If you don’t remember it, this was the first time Cena dipped back into his “Doctor of Thuganomics” persona to insult The Rock. It’s 2011 and social media isn’t quite as outraged as its gonna be in the years following, so Cena spends about five minutes coming up with wackier and wackier ways to say, “you’re gay, suck my dick.” That’s it. That’s John Cena’s rap angle. The Rock is gay and should put Cena’s balls in his mouth.

Say what you will about whitebread, Make-A-Wish, The Troops-loving Cena, at least he isn’t obsessed with making rivals gag on his cock. Come to think of it, The Rock was obsessed with people putting things in their asses. Kinda wish their feud had ended with them furious f*cking and moving into a condo on South Beach.

Anyway, this is the segment if you want to watch it. If you want the authentic 2011 viewing experience, listen to Tinie Tempah’s ‘Written In The Stars’ before and after it.



Worst: The Brodus Clay’s Hometown Challenge

This is the 200th Talk the Talk Challenge they’ve done and one of the only ones you can’t easily find on YouTube. Why? Because they’re in Brodus Clay’s hometown, and the crowd just boos everything until he talks.

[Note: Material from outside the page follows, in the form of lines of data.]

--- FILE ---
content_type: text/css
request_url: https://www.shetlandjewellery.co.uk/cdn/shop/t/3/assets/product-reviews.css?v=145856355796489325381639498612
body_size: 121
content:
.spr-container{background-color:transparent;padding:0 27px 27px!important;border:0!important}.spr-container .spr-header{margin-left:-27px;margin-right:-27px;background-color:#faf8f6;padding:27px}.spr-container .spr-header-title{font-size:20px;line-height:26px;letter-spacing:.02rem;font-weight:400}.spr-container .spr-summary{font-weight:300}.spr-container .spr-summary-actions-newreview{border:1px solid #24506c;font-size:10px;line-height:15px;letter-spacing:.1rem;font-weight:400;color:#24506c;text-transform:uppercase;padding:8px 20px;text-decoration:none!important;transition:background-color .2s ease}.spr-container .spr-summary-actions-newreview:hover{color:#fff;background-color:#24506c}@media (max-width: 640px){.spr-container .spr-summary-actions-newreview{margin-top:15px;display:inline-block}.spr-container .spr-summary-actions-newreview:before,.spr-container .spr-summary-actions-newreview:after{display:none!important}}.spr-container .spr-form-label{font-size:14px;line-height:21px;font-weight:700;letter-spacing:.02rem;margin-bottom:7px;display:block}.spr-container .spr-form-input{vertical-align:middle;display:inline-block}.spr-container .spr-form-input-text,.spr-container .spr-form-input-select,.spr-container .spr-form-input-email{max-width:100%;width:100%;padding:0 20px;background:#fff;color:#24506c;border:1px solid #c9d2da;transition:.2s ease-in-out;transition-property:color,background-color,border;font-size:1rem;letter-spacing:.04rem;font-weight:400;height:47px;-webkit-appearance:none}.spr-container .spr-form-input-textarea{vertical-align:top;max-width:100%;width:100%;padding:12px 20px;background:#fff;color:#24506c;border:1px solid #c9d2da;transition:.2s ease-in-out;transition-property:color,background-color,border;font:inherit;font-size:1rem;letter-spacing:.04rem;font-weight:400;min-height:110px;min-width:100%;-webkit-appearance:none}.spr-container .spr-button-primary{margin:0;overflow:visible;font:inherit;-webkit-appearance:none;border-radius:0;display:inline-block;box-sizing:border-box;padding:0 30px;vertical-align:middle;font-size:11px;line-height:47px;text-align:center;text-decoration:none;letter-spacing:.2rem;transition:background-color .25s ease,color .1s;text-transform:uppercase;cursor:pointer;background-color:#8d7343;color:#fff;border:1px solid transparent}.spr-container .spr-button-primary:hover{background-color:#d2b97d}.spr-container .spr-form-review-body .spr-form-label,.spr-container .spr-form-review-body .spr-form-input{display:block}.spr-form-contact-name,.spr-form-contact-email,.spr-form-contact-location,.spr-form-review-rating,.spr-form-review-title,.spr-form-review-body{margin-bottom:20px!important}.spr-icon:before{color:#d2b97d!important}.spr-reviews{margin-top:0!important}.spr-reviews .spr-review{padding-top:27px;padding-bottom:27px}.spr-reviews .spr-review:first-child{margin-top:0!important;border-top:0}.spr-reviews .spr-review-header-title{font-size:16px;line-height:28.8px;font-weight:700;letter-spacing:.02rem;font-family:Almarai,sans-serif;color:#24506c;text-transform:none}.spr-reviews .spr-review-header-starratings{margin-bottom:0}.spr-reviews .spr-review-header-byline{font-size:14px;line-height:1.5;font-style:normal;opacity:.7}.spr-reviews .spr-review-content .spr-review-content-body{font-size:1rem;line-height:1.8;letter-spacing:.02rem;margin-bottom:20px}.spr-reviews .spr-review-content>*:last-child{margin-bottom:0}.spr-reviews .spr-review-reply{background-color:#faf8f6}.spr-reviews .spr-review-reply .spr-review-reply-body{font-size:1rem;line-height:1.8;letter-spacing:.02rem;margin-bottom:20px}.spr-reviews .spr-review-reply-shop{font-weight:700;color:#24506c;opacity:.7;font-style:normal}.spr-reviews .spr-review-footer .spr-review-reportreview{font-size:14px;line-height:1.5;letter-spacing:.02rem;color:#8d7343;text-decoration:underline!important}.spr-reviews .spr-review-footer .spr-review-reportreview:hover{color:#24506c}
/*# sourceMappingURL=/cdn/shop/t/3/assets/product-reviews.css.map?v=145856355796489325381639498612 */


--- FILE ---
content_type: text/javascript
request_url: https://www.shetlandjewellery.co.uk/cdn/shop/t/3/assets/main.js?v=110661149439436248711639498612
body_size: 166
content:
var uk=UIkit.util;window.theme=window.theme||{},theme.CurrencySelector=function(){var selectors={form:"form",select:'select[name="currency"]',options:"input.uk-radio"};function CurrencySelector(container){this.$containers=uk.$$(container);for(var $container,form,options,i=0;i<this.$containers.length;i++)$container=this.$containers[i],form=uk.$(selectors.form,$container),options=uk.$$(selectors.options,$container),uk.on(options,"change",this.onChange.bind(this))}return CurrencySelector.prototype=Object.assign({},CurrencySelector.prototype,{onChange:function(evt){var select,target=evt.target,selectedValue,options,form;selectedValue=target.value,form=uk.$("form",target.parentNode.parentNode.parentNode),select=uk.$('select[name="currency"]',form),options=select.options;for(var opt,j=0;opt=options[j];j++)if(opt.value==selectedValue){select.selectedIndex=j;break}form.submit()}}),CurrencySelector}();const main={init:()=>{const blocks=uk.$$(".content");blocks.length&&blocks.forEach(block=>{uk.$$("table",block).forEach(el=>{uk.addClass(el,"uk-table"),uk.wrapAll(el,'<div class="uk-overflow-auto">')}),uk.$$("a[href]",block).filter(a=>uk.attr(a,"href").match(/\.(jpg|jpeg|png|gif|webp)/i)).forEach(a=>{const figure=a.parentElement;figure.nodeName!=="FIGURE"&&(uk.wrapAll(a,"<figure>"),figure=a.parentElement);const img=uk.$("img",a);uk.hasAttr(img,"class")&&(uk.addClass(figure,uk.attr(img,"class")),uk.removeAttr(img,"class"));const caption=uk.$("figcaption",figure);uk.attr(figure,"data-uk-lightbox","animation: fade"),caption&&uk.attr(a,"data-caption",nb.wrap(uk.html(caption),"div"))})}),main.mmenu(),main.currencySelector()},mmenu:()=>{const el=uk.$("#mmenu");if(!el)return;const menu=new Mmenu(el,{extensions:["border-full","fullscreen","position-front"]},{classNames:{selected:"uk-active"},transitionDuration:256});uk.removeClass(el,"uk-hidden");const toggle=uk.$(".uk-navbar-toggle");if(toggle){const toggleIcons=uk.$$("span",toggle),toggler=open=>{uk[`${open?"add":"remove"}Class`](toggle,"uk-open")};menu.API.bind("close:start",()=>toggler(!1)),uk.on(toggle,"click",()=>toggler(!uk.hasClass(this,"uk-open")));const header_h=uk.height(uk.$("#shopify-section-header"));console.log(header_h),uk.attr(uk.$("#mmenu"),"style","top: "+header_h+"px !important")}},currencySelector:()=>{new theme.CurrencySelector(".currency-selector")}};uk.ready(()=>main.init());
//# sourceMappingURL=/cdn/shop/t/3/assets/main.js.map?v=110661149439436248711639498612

Curtis and Bateman do their best, going into full suck-up mode to talk about how great Sacramento is and how much they’d like to be SPECIFICALLY SACRAMENTO’S next breakout star. Curtis even thanks the crowd and tells them what a pleasure it is to be allowed to perform in front of him, and gets middling boos. Bateman gets dumped on completely to the point that he’s mouthing “they hate me” as Striker takes away his mic. Brodus just starts naming off locations near Sacramento and talking about how his niece goes to school at Sacramento State and the crowd’s all YEAH THIS IS OUR GUY, HE’S THE ONE WHAT SHOULD WIN~!

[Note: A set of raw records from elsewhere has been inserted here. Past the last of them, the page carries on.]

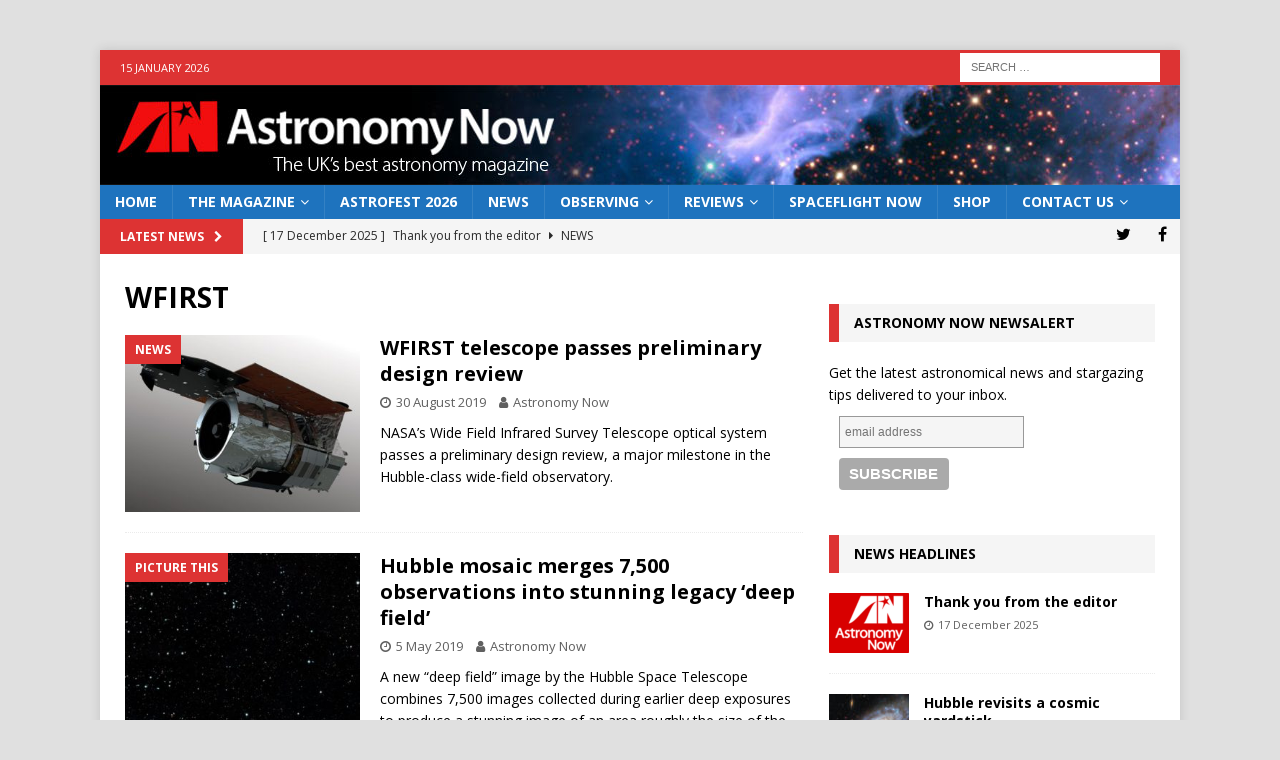

--- FILE ---
content_type: text/html; charset=utf-8
request_url: https://www.google.com/recaptcha/api2/aframe
body_size: 268
content:
<!DOCTYPE HTML><html><head><meta http-equiv="content-type" content="text/html; charset=UTF-8"></head><body><script nonce="c_k-zzZZicQFIYgaGf6AyQ">/** Anti-fraud and anti-abuse applications only. See google.com/recaptcha */ try{var clients={'sodar':'https://pagead2.googlesyndication.com/pagead/sodar?'};window.addEventListener("message",function(a){try{if(a.source===window.parent){var b=JSON.parse(a.data);var c=clients[b['id']];if(c){var d=document.createElement('img');d.src=c+b['params']+'&rc='+(localStorage.getItem("rc::a")?sessionStorage.getItem("rc::b"):"");window.document.body.appendChild(d);sessionStorage.setItem("rc::e",parseInt(sessionStorage.getItem("rc::e")||0)+1);localStorage.setItem("rc::h",'1768457403087');}}}catch(b){}});window.parent.postMessage("_grecaptcha_ready", "*");}catch(b){}</script></body></html>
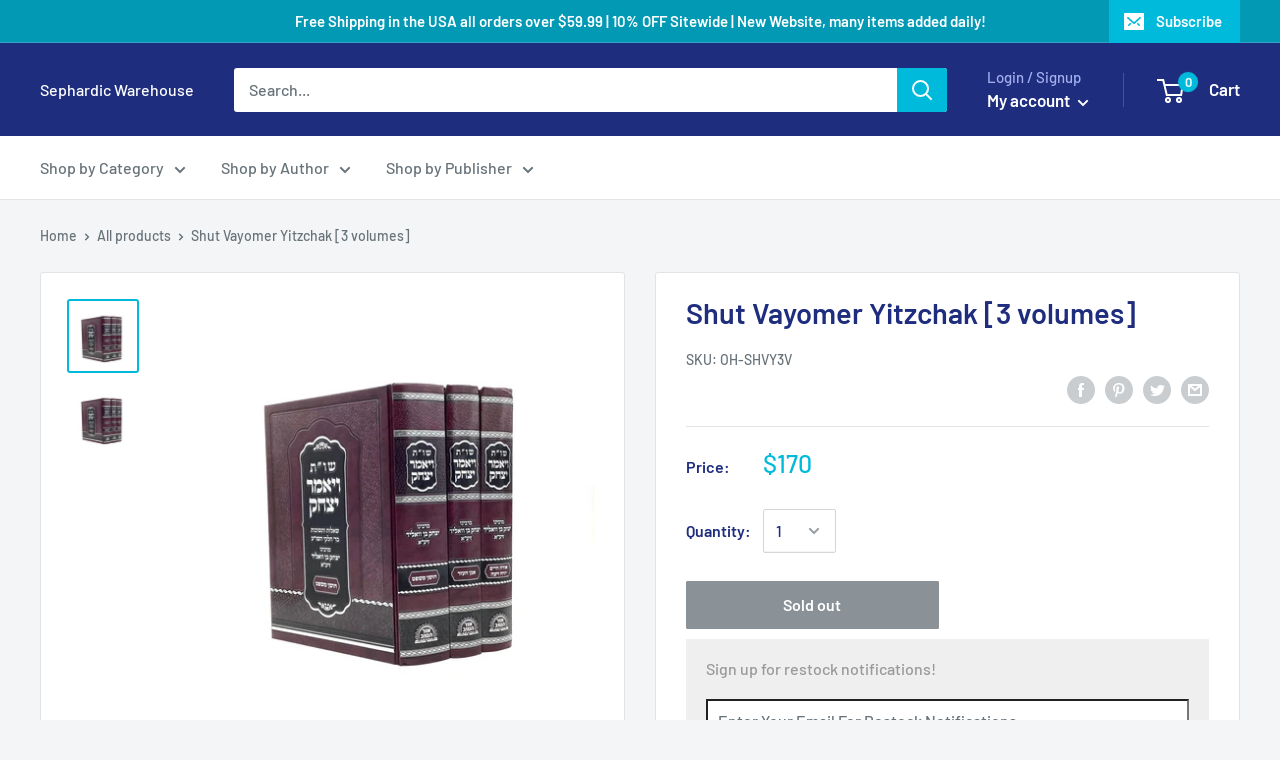

--- FILE ---
content_type: text/javascript
request_url: https://www.sephardicwarehouse.com/cdn/shop/t/9/assets/custom.js?v=90373254691674712701628198907
body_size: -583
content:
//# sourceMappingURL=/cdn/shop/t/9/assets/custom.js.map?v=90373254691674712701628198907
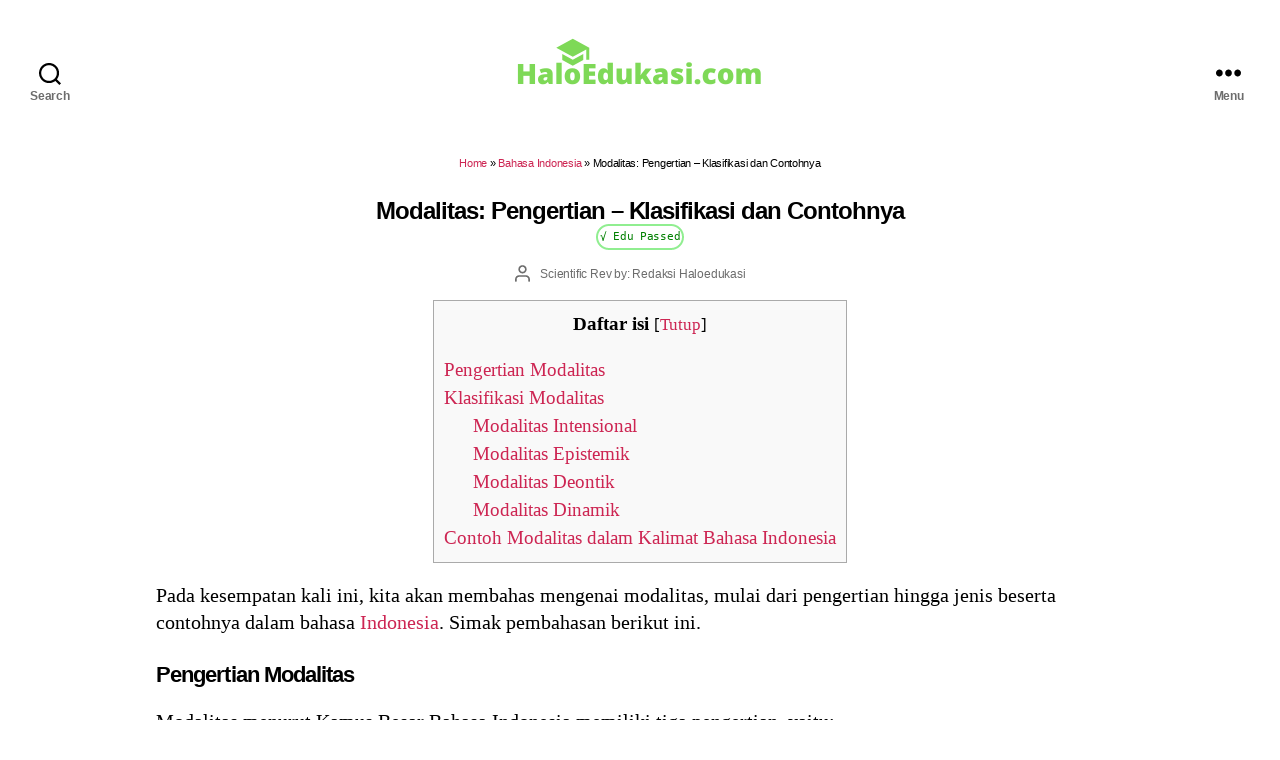

--- FILE ---
content_type: text/html; charset=utf-8
request_url: https://www.google.com/recaptcha/api2/aframe
body_size: 266
content:
<!DOCTYPE HTML><html><head><meta http-equiv="content-type" content="text/html; charset=UTF-8"></head><body><script nonce="GDVtgeMRs3ZBCcFng1Qicg">/** Anti-fraud and anti-abuse applications only. See google.com/recaptcha */ try{var clients={'sodar':'https://pagead2.googlesyndication.com/pagead/sodar?'};window.addEventListener("message",function(a){try{if(a.source===window.parent){var b=JSON.parse(a.data);var c=clients[b['id']];if(c){var d=document.createElement('img');d.src=c+b['params']+'&rc='+(localStorage.getItem("rc::a")?sessionStorage.getItem("rc::b"):"");window.document.body.appendChild(d);sessionStorage.setItem("rc::e",parseInt(sessionStorage.getItem("rc::e")||0)+1);localStorage.setItem("rc::h",'1768842897499');}}}catch(b){}});window.parent.postMessage("_grecaptcha_ready", "*");}catch(b){}</script></body></html>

This is the problem when you let The Live Audience Here In Whatever City We’re In judge contests. If it’s a contest to see which person would make the best fan at a WWE event, sure, let the fans judge it, but if you want a pro wrestler who can competently do their job and make you money, maybe don’t pick them exclusively based on what strangers think off the top of their heads. Use your skills and abilities to create characters that “the live audience here in Sacramento” will drop fifty bucks for nosebleeds to boo. Don’t make it easy and free.

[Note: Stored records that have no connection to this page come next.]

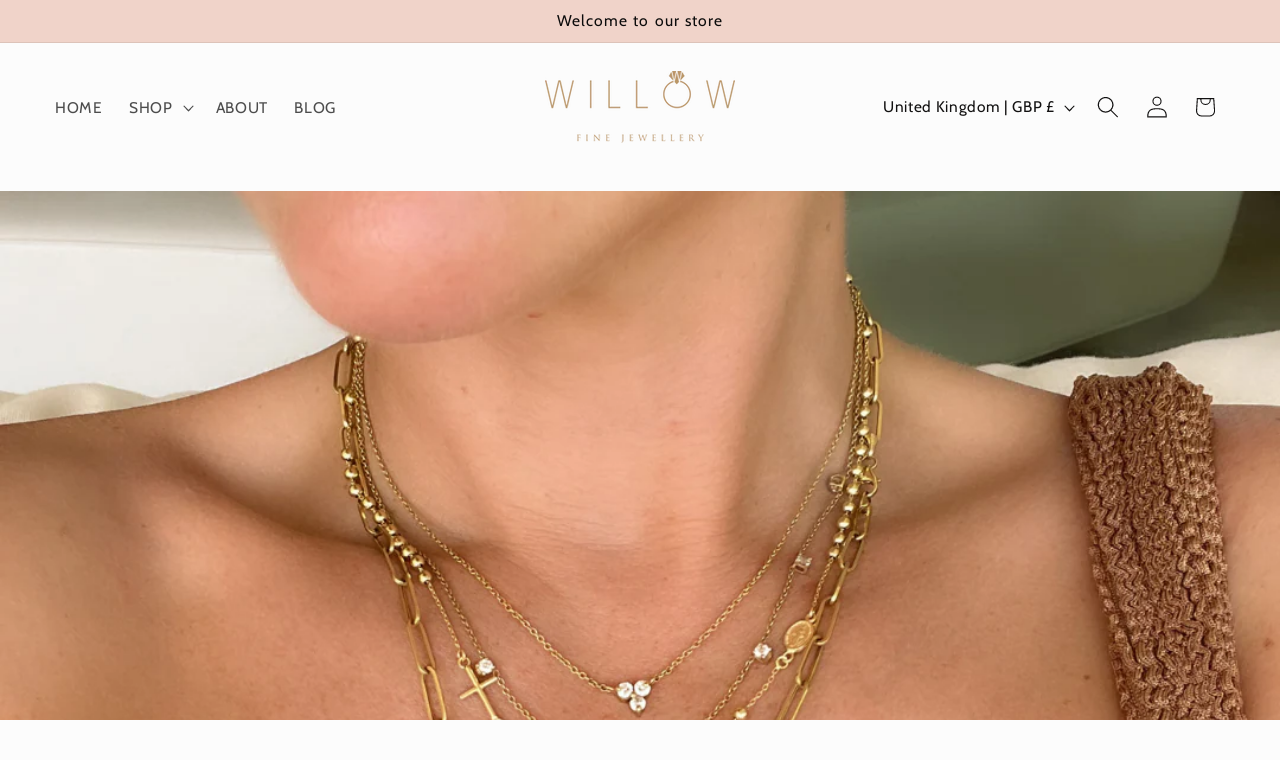

--- FILE ---
content_type: text/css
request_url: https://willowfinejewellery.co.uk/cdn/shop/t/6/assets/section-blog-post.css?v=150338533912445407631731948167
body_size: -35
content:
.article-template>*:first-child:not(.article-template__hero-container){margin-top:5rem}@media screen and (min-width: 750px){.article-template>*:first-child:not(.article-template__hero-container){margin-top:calc(5rem + var(--page-width-margin))}}.article-template__hero-container{max-width:130rem;margin:0 auto}.article-template__hero-small{height:11rem}.article-template__hero-medium{height:22rem}.article-template__hero-large{height:33rem}@media screen and (min-width: 750px) and (max-width: 989px){.article-template__hero-small{height:22rem}.article-template__hero-medium{height:44rem}.article-template__hero-large{height:66rem}}@media screen and (min-width: 990px){.article-template__hero-small{height:27.5rem}.article-template__hero-medium{height:55rem}.article-template__hero-large{height:82.5rem}}.article-template header{margin-top:4.4rem;margin-bottom:2rem;line-height:calc(.8 / var(--font-body-scale))}@media screen and (min-width: 750px){.article-template header{margin-top:5rem}}.article-template__title{margin:0}.article-template__title:not(:only-child){margin-bottom:1rem}.article-template__link{font-size:1.8rem;display:flex;justify-content:center;align-items:center;text-decoration:none}.article-template__link .icon-wrap{display:flex;margin-right:1rem;transform:rotate(180deg)}.article-template__content{margin-top:3rem;margin-bottom:3rem}.article-template__social-sharing{margin-top:3rem}.article-template__social-sharing+header,.article-template__social-sharing+.article-template__content{margin-top:1.5rem}.article-template__comment-wrapper{margin-top:5rem;padding:2.7rem 0}@media screen and (min-width: 750px){.article-template__comment-wrapper{margin-top:6rem;padding:3.6rem 0}}.article-template__comment-wrapper h2{margin-top:0}.article-template__comments{margin-bottom:5rem}@media screen and (min-width: 750px){.article-template__comments{margin-bottom:7rem}}.article-template__comments-fields{margin-bottom:4rem}.article-template__comments-comment{color:rgba(var(--color-foreground),.75);background-color:rgb(var(--color-background));margin-bottom:1.5rem;padding:2rem 2rem 1.5rem}@media screen and (min-width: 750px){.article-template__comments-comment{padding:2rem 2.5rem}}.article-template__comments-comment p{margin:0 0 1rem}.article-template__comment-fields>*{margin-bottom:3rem}@media screen and (min-width: 750px){.article-template__comment-fields{display:grid;grid-template-columns:repeat(2,1fr);grid-column-gap:4rem}}.article-template__comment-warning{margin:2rem 0 2.5rem}@media screen and (min-width: 990px){.article-template__comments .pagination-wrapper{margin:5rem 0 8rem}}.article-template__back:last-child{margin-bottom:3.2rem}
/*# sourceMappingURL=/cdn/shop/t/6/assets/section-blog-post.css.map?v=150338533912445407631731948167 */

Worst: OH! WRITTEN IN THE STARS! A MILLION MILES AWAY

Only 40 days until Miz shits the bed!

Worst: Have A Cool Summer, See You Next Year

And now, the thing.

Johnny Curtis is the ringer and Brodus Clay’s got immunity, so Derrick Bateman gets eliminated. He drops some truth in his goodbye speech — he’s the most entertaining rookie ever (true) and is the future face of the franchise (well, not THIS franchise, but A franchise) — and gets tongue-tied trying to say “Sacramento.” It comes out like “smahm.” I don’t know, I couldn’t hear what he was saying, it was drowned out by the sounds of so many angels weeping. Brodus Clay attacks Curtis to set up the finale, and before Bateman’s even up the ramp WWE’s going PLEASE DO NOT LOOK DIRECTLY AT THE DERRICK BATEMAN.